Who makes up the industry? Well a few massive corporations - monopolies. Monopolies Mr. Friedman likes, but more on that in a second. Cargill and ADM (Archer Daniels Midland) buy nearly one third of the corn produced in America (Omnivore's Dilemma 63) meanwhile there are only 4 giant meatpacking companies, who use corn to feed their cows, Tyson, Cargill subsidiary Excell, Swift & Company, and National (these companies slaughter and market 4 out of 5 beef cattle in the US) (Omnivore's Dilemma 69). These are a just few of the countless examples of how monopolies run the food economy. Agriculture is also the product of government policies through subsidizing corn for example (Omnivore's Dilemma 61). Thus the government runs a monopoly on the food economy also.
Friedman sticks up for monopolies in Capitalism and Freedom: Monopoly and Social Responsibility. He talks about the economic theory of competition and how it is an ideal construct "designed to analyze particular problems rather than to describe existing situations. As a result, there can be no clear-cut determination of whether a particular enterprise or industry is to be regarded as monopolistic or competitive" (121). He goes on to say that enterprise (business) monopolies have a "relative unimportance from the point of view of the economy as a whole" (121). He completely writes off monopolies as something relativistic and unimportant. He goes on more to defend and write off the stigmatism's of monopolies but I'll spare the details for the sake of brevity. Which reaffirms the seemingly rationale/attitude of our current government (and public) favoring and allowing for the existence of so many monopolies today.
The economy of agriculture has turned into the free market system thanks to Mr.

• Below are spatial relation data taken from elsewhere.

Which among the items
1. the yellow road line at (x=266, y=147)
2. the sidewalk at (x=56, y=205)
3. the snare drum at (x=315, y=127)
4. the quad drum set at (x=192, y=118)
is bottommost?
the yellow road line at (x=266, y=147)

Butz. And Friedman argues for the inherent morality of free markets where they will self correct themselves. The notion of social responsibility does not apply to entrepreneurs because their only responsibility, he claims of course, to make a profit. In turn, the demands and needs of everyone will be fulfilled via the free market.
Keynes argues for active investment. Instead, modern corn production is a passive investment just hoping that someone or some business will buy the massive reserves/excess.

It's only fitting that I wrote this during a thunderstorm. The gods are clashing over their paradigms while the lay people on earth are effected by their destructive disagreements and lack of understanding.